### Exercise details
Set down all of the data that follows word for word, without the images.

(Dataset excerpt)
================================
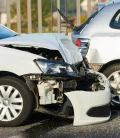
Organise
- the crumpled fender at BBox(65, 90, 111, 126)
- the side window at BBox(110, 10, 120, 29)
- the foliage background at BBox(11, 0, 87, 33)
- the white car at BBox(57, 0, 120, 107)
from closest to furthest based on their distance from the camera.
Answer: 1. the crumpled fender at BBox(65, 90, 111, 126)
2. the white car at BBox(57, 0, 120, 107)
3. the side window at BBox(110, 10, 120, 29)
4. the foliage background at BBox(11, 0, 87, 33)

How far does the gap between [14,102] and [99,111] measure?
1056mm

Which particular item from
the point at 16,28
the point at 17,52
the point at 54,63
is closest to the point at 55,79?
the point at 54,63

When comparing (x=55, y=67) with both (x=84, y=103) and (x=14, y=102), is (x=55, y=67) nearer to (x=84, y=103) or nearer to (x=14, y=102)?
(x=84, y=103)

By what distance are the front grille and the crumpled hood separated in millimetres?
654

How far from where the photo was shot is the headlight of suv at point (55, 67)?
20.1ft

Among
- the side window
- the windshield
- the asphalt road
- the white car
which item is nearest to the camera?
the asphalt road

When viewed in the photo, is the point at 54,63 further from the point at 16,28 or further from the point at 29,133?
the point at 16,28

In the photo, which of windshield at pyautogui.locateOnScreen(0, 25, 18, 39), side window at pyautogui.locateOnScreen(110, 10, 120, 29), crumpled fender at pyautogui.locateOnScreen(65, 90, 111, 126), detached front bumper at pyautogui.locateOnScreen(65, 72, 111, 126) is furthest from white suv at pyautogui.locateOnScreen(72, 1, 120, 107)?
crumpled fender at pyautogui.locateOnScreen(65, 90, 111, 126)

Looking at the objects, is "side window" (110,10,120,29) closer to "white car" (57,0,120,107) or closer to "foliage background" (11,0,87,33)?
"white car" (57,0,120,107)

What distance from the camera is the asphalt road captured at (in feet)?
19.2

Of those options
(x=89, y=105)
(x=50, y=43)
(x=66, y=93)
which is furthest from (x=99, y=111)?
(x=50, y=43)

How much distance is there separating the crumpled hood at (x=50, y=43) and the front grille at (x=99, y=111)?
65cm

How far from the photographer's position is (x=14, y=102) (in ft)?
20.3

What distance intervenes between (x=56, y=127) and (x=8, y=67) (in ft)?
3.11
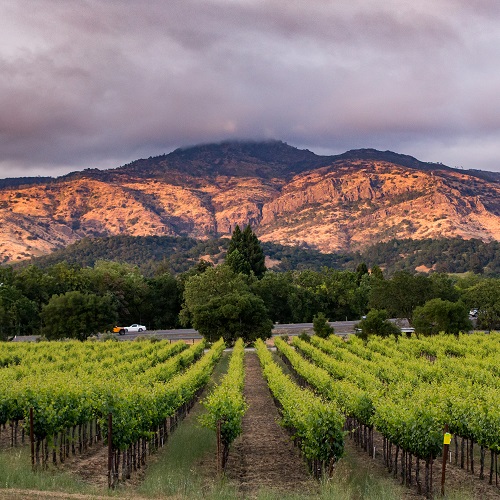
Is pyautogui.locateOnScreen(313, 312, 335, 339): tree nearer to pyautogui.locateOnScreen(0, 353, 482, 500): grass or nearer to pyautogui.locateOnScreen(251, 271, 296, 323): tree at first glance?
pyautogui.locateOnScreen(251, 271, 296, 323): tree

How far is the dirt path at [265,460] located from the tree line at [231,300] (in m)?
38.1

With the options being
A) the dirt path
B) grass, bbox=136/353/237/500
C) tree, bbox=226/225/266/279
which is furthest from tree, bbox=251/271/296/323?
grass, bbox=136/353/237/500

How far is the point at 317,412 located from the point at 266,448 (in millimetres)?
5281

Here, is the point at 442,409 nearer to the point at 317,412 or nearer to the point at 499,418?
the point at 499,418

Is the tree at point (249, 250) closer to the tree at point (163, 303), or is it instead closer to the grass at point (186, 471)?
the tree at point (163, 303)

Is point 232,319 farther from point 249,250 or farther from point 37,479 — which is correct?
point 37,479

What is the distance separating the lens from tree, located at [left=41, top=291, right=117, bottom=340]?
2670 inches

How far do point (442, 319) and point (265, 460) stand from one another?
161ft

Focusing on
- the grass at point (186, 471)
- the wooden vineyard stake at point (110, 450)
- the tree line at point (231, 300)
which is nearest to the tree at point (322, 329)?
the tree line at point (231, 300)

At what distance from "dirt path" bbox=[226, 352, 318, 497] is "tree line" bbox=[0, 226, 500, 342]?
38.1 meters

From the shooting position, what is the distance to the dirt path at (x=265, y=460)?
18.8 m

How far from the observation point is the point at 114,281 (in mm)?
96500

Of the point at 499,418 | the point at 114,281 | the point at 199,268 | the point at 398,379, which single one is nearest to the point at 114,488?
the point at 499,418

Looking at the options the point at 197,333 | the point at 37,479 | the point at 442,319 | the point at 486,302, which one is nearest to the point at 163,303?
================================
### Response to this exercise
Organise
- the crumpled fender at BBox(65, 90, 111, 126)
- the side window at BBox(110, 10, 120, 29)
- the foliage background at BBox(11, 0, 87, 33)
- the white car at BBox(57, 0, 120, 107)
from closest to furthest based on their distance from the camera.
Answer: 1. the crumpled fender at BBox(65, 90, 111, 126)
2. the white car at BBox(57, 0, 120, 107)
3. the side window at BBox(110, 10, 120, 29)
4. the foliage background at BBox(11, 0, 87, 33)

How far does the gap between [14,102] and [99,111] measure?
1056mm

Which particular item from
the point at 16,28
the point at 17,52
the point at 54,63
is closest to the point at 55,79?
the point at 54,63

When comparing (x=55, y=67) with both (x=84, y=103) and (x=14, y=102), is (x=55, y=67) nearer to (x=84, y=103) or nearer to (x=14, y=102)?
(x=84, y=103)

By what distance are the front grille and the crumpled hood separated in millimetres?
654

How far from where the photo was shot is the headlight of suv at point (55, 67)?
20.1ft

Among
- the side window
- the windshield
- the asphalt road
- the white car
which item is nearest to the camera?
the asphalt road

When viewed in the photo, is the point at 54,63 further from the point at 16,28 or further from the point at 29,133?
the point at 16,28

In the photo, which of windshield at pyautogui.locateOnScreen(0, 25, 18, 39), side window at pyautogui.locateOnScreen(110, 10, 120, 29), crumpled fender at pyautogui.locateOnScreen(65, 90, 111, 126), detached front bumper at pyautogui.locateOnScreen(65, 72, 111, 126) is furthest from white suv at pyautogui.locateOnScreen(72, 1, 120, 107)?
crumpled fender at pyautogui.locateOnScreen(65, 90, 111, 126)

Looking at the objects, is "side window" (110,10,120,29) closer to "white car" (57,0,120,107) or closer to "foliage background" (11,0,87,33)?
"white car" (57,0,120,107)

What distance from the camera is the asphalt road captured at (in feet)?
19.2

Of those options
(x=89, y=105)
(x=50, y=43)
(x=66, y=93)
which is furthest from (x=99, y=111)?
(x=50, y=43)

How much distance is there separating the crumpled hood at (x=50, y=43) and the front grille at (x=99, y=111)?
65cm

How far from the photographer's position is (x=14, y=102) (in ft)?
20.3

What distance intervenes between (x=56, y=127) and (x=8, y=67) (in ft)?
3.11
Is pyautogui.locateOnScreen(313, 312, 335, 339): tree nearer to pyautogui.locateOnScreen(0, 353, 482, 500): grass or nearer to pyautogui.locateOnScreen(251, 271, 296, 323): tree at first glance?
pyautogui.locateOnScreen(251, 271, 296, 323): tree

How far is the dirt path at [265,460] located from the tree line at [231,300] (in m)?
38.1

With the options being
A) the dirt path
B) grass, bbox=136/353/237/500
C) tree, bbox=226/225/266/279
which is furthest from tree, bbox=251/271/296/323?
grass, bbox=136/353/237/500

How far is the point at 317,412 located from the point at 266,448 (in millimetres)?
5281

Here, is the point at 442,409 nearer to the point at 317,412 or nearer to the point at 499,418?
the point at 499,418

Is the tree at point (249, 250) closer to the tree at point (163, 303), or is it instead closer to the grass at point (186, 471)?
the tree at point (163, 303)

Is point 232,319 farther from point 249,250 or farther from point 37,479 — which is correct?
point 37,479

What is the distance separating the lens from tree, located at [left=41, top=291, right=117, bottom=340]?
2670 inches

How far do point (442, 319) and point (265, 460) stand from one another?
161ft

Focusing on
- the grass at point (186, 471)
- the wooden vineyard stake at point (110, 450)
- the tree line at point (231, 300)
which is nearest to the tree at point (322, 329)?
the tree line at point (231, 300)

At what distance from "dirt path" bbox=[226, 352, 318, 497] is "tree line" bbox=[0, 226, 500, 342]?
38.1 meters

From the shooting position, what is the distance to the dirt path at (x=265, y=460)?
18.8 m

How far from the observation point is the point at 114,281 (in mm)?
96500

Of the point at 499,418 | the point at 114,281 | the point at 199,268 | the point at 398,379, which single one is nearest to the point at 114,488?
the point at 499,418

Looking at the options the point at 197,333 | the point at 37,479 | the point at 442,319 | the point at 486,302, which one is nearest to the point at 163,303?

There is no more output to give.